Baron Zemo in full boring purple balaclava evil-dude costume in Falcon and the Winter Soldier Photo: Disney Plus

And it also robs Marvel’s future of a genuinely interesting antagonist, in a franchise that’s eventually going to strain to come up with new ones, even as its heroes become more and more familiar over time. It’s surprising that it’s taken Marvel this long to start conserving its villains, given how much it’s built up its hero roster. The hero army that faced Thanos in Avengers: Endgame suggests that it’s going to be hard to scale up to a really significant threat to Earth in the future. It also suggests that Marvel’s going to be constantly resetting, with films and shows continuing to serve as rushed villain origin stories. Every new story that needs to bring in a new villain also needs to take time to explain them, which keeps the franchise from meaningfully moving forward with the rest of the story, and encourages rushed, apathetic “Oh, just another iteration on a Nazi” or “Another Stark victim? Cool, I guess” character-building.

Why not focus instead on building a rogues’ gallery that can actually continue to challenge the heroes, and build relationships with them in ways that bring up the internal conflicts Marvel loves so much? Marvel’s most successful villain by far is Loki, Thor’s adopted brother and lifetime antagonist, who no longer needs to be introduced and explained in every movie — he’s an icon at this point, capable of supporting his own TV spinoff. Just by keeping him in the mix, the MCU has enabled a rich, engaging, and definitive relationship for one of its key heroes, and allowed its writers a wealth of stories about everybody’s favorite shapeshifting, sulking, larger-than-life backstabbing god.

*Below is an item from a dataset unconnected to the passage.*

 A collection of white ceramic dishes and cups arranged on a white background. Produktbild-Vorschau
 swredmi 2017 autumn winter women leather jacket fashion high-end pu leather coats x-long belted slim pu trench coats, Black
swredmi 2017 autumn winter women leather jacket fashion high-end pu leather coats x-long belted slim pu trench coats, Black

And Loki is also a good example for anyone concerned that backing away from villain death in Marvel stories would make for less memorable or satisfying endings. Marvel hasn’t shied away from “killing” Loki, any more than Marvel Comics have shied away from killing off and revamping or rebooting their characters. Loki “died” at the end of the first Thor, deliberately dropping himself into a vast wormhole in space. He “died” again in Thor: The Dark World, faking his own stabbing so he could eventually take over Asgard. He maybe no-scare-quotes died at Thanos’ hands in Avengers: Infinity War, though time will tell on that one — it’s still really unclear what death means to his people, no matter how you define that term. But regardless of outcome there, time-travel shenanigans have put him back in the mix again.

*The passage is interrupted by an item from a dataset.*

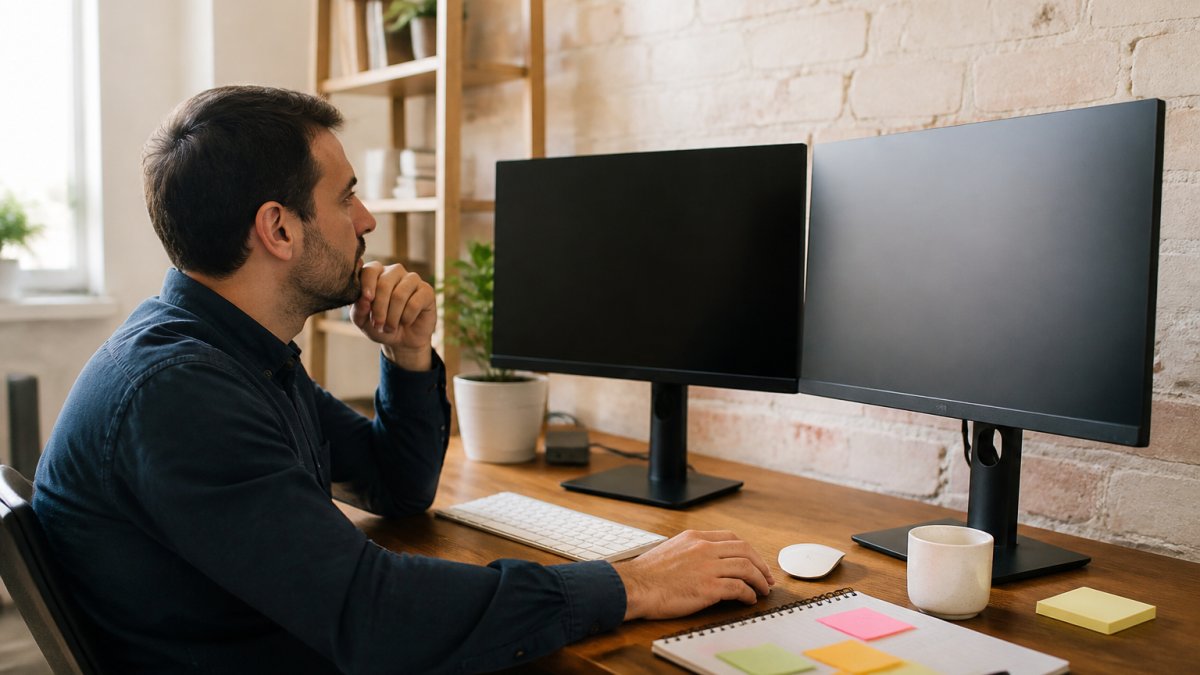 A web designer at a dual-monitor desk reviewing multiple client website dashboards, with sticky notes and a notebook nearby in a bright home studio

Not every villain can support this kind of chicanery long-term. Loki is inhumanly hardy, and he’s an illusionist and a trickster, uniquely set up for “not dead after all” antics. The MCU certainly doesn’t need to make every villain death a fakeout, or engage in the kind of baroque resurrection, revival, and reset plots that so often characterize mainstream superhero comics.

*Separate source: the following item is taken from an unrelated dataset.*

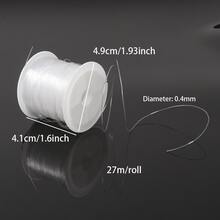 1 dây nylon pha lê trong suốt DIY, dây câu 0,25mm/54m; 0,3mm/45m; 0,4mm/27m; 0,5mm/13m; 0,6mm/11m, dùng để làm dây xâu hạt DIY, làm vòng tay thủ công - Trong sáng - Xem 6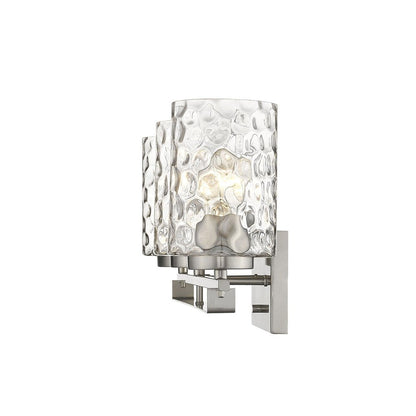 10" Silver And Clear Metal and Glass Vanity Flush Mounted Sconce HomeRoots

But its creative teams do need to consider how much the Marvel Studios shows are pushing the bar, in terms of taking time to explore heroes’ psychology, relationships, and humanity alongside their beat-’em-up battles. Maybe their willingness to develop villains and give them a chance at another go-round is more a product of “always keep next season in mind” TV thinking, rather than an actual change in Marvel planning. But it’s a positive trend nonetheless. If the franchise is ever going to end up with more villains as memorable, enjoyable, and narratively versatile as Loki, it needs to spend more time building them up, and less time killing them off.